Alwaght- Algeria’s former prime minister Abdelmadjid Tebboune has won the presidential election on Friday, triggering massive protests in the crisis-torn country.
The 74-year-old Tebboune won 58.15 percent of the Thursday election, making a second round unnecessary, electoral commission chairman Mohamed Charfi announced.
Tebboune served as housing minister and briefly as premier under the two-decade rule of Abdelaziz Bouteflika, who resigned after mass protests in April.
According to Algerian authorities, 40 percent of eligible voters participated in the election. Many people regarded the voting — a contest between five Bouteflika-linked candidates — as a charade intended to maintain the old ruling elite in place.

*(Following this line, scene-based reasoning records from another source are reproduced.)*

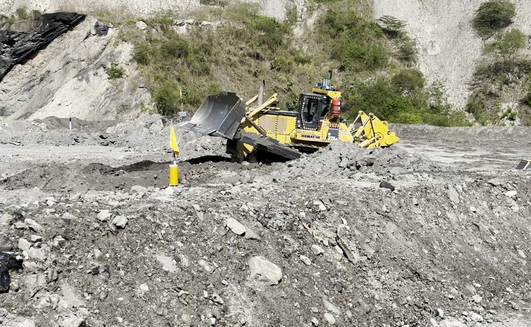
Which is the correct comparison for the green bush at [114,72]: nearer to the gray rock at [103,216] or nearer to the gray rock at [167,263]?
the gray rock at [103,216]

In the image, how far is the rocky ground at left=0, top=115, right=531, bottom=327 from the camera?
507cm

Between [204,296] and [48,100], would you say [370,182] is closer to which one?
[204,296]

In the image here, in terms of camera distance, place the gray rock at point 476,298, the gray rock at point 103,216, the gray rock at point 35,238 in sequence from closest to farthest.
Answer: the gray rock at point 35,238, the gray rock at point 103,216, the gray rock at point 476,298

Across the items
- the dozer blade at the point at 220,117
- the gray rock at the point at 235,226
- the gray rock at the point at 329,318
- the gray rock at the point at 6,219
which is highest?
the dozer blade at the point at 220,117

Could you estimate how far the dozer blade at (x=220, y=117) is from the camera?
11.2m

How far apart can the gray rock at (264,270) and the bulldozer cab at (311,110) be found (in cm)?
757

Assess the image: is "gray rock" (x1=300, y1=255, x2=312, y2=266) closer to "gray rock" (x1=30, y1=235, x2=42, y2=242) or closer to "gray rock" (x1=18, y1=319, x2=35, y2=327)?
"gray rock" (x1=30, y1=235, x2=42, y2=242)

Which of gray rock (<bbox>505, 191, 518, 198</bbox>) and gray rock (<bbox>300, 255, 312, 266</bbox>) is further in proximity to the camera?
gray rock (<bbox>505, 191, 518, 198</bbox>)

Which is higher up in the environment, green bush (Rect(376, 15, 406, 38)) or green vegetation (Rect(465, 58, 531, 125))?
green bush (Rect(376, 15, 406, 38))

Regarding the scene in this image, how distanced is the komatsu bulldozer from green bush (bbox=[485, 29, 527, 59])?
22.9 metres

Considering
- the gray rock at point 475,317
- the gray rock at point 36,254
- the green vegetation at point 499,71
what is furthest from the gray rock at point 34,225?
the green vegetation at point 499,71

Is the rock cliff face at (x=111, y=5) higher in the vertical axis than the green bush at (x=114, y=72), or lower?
higher

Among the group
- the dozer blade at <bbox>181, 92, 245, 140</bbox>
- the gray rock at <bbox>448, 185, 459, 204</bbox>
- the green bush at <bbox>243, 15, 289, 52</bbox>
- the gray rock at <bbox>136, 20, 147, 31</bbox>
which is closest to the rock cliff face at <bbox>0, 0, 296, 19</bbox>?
the gray rock at <bbox>136, 20, 147, 31</bbox>

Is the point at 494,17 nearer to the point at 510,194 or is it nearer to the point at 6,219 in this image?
the point at 510,194
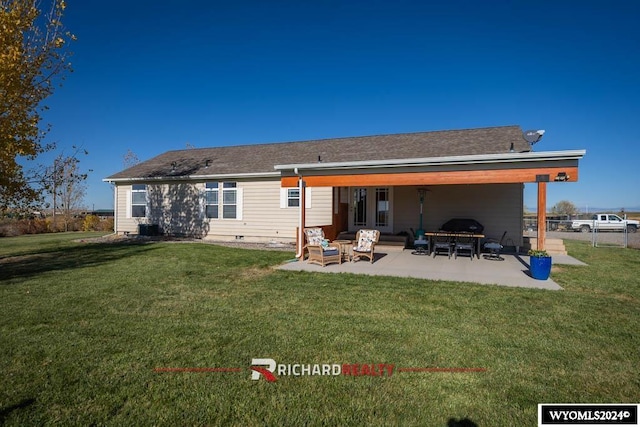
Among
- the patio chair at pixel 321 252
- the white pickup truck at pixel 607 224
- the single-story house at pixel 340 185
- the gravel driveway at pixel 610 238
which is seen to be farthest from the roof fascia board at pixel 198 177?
the white pickup truck at pixel 607 224

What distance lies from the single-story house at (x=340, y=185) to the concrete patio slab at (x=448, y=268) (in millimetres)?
1275

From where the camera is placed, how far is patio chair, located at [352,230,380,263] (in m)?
9.37

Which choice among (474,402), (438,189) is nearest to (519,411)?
(474,402)

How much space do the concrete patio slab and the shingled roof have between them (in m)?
4.13

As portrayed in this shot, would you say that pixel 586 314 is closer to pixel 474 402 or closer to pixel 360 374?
pixel 474 402

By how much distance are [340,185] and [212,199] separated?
312 inches

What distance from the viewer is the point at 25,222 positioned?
19984 mm

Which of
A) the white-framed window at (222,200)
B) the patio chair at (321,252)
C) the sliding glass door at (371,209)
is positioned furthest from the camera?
the white-framed window at (222,200)

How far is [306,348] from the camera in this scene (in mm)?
3672

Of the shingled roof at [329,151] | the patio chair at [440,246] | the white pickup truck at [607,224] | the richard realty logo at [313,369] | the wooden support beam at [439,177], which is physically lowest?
the richard realty logo at [313,369]

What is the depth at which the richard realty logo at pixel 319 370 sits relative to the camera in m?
3.15

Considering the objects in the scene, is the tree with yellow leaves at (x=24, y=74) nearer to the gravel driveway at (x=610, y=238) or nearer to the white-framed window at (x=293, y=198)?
the white-framed window at (x=293, y=198)

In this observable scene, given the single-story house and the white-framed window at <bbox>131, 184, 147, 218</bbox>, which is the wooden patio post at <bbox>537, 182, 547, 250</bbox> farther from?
the white-framed window at <bbox>131, 184, 147, 218</bbox>

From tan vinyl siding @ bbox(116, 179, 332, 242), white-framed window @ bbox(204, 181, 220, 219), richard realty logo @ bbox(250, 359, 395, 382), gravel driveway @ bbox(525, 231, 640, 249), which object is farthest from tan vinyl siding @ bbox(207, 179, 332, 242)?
gravel driveway @ bbox(525, 231, 640, 249)
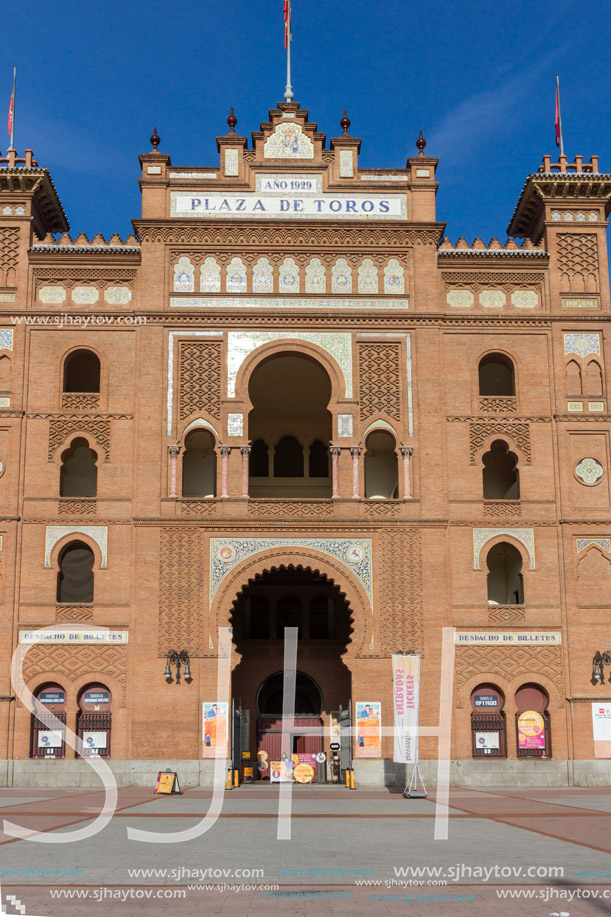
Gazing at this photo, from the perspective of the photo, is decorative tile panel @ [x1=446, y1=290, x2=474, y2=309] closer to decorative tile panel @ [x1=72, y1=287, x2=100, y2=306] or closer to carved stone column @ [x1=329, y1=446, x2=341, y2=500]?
carved stone column @ [x1=329, y1=446, x2=341, y2=500]

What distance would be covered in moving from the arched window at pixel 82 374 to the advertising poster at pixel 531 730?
56.4 feet

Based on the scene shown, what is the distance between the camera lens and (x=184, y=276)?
109ft

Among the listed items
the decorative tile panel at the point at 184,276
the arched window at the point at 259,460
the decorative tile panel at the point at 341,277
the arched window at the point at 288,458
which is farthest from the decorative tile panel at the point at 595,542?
the decorative tile panel at the point at 184,276

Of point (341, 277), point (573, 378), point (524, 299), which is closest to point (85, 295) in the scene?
point (341, 277)

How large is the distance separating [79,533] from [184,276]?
864cm

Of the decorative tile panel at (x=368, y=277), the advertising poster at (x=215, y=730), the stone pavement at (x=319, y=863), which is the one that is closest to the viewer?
the stone pavement at (x=319, y=863)

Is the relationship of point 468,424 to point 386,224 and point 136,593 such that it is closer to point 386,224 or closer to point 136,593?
point 386,224

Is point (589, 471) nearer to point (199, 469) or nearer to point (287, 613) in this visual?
point (287, 613)

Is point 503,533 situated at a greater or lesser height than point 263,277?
lesser

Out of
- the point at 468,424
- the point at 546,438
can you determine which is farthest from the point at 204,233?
the point at 546,438

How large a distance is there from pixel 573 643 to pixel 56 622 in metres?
15.0

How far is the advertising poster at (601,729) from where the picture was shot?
98.7 feet

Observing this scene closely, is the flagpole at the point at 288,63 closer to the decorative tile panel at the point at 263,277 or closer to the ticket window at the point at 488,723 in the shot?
the decorative tile panel at the point at 263,277

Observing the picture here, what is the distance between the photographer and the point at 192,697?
30.0 metres
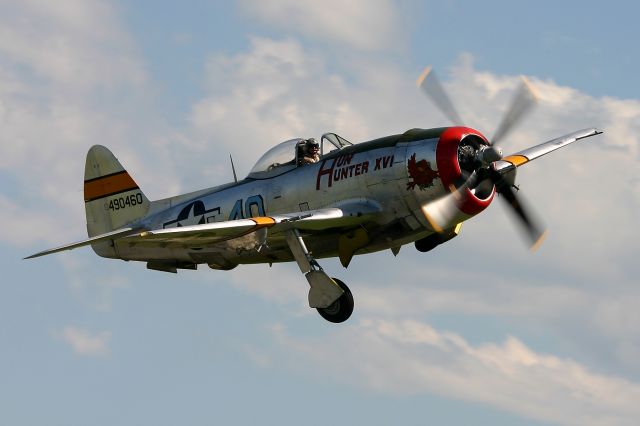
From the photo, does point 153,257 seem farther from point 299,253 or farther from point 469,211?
point 469,211

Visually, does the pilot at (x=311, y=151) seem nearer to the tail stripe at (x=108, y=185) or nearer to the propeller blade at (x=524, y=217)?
the propeller blade at (x=524, y=217)

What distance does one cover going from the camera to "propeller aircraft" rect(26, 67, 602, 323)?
19406 millimetres

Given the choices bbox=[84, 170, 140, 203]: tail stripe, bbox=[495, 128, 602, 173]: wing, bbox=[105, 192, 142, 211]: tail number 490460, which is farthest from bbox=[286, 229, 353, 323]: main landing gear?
bbox=[84, 170, 140, 203]: tail stripe

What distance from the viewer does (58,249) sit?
19.1 metres

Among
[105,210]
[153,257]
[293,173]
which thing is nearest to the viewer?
[293,173]

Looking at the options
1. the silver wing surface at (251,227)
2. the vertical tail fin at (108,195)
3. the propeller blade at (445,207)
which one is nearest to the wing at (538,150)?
the propeller blade at (445,207)

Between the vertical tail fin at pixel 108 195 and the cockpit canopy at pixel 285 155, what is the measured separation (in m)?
3.57

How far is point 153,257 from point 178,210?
1.02m

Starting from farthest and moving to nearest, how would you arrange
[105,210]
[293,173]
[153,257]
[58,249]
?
1. [105,210]
2. [153,257]
3. [293,173]
4. [58,249]

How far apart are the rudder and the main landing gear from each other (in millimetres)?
5238

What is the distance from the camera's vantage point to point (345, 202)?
792 inches

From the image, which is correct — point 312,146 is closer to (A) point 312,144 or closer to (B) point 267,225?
(A) point 312,144

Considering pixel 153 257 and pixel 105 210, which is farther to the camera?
pixel 105 210

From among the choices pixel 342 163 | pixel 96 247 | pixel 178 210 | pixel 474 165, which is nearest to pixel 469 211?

Demonstrations continued to take place in the North African country on an almost weekly basis even after Bouteflika was forced to resign, with the protesters demanding an end to the entire old system, which they see as corrupt.
After the announcement of the result, protesters took to the streets on Friday, shouting, “Tebboune is not my president.”
“I came out today because these elections do not have political, popular, or constitutional legitimacy. These people aren’t stupid. We will keep protesting until they realize all our demands. We are fed up with this injustice and we want it to stop,” one of the protesters said.
Some protesters also cast doubt on the official turnout.
“The real rate of voters is eight percent. Nobody voted,” said a protester on Friday.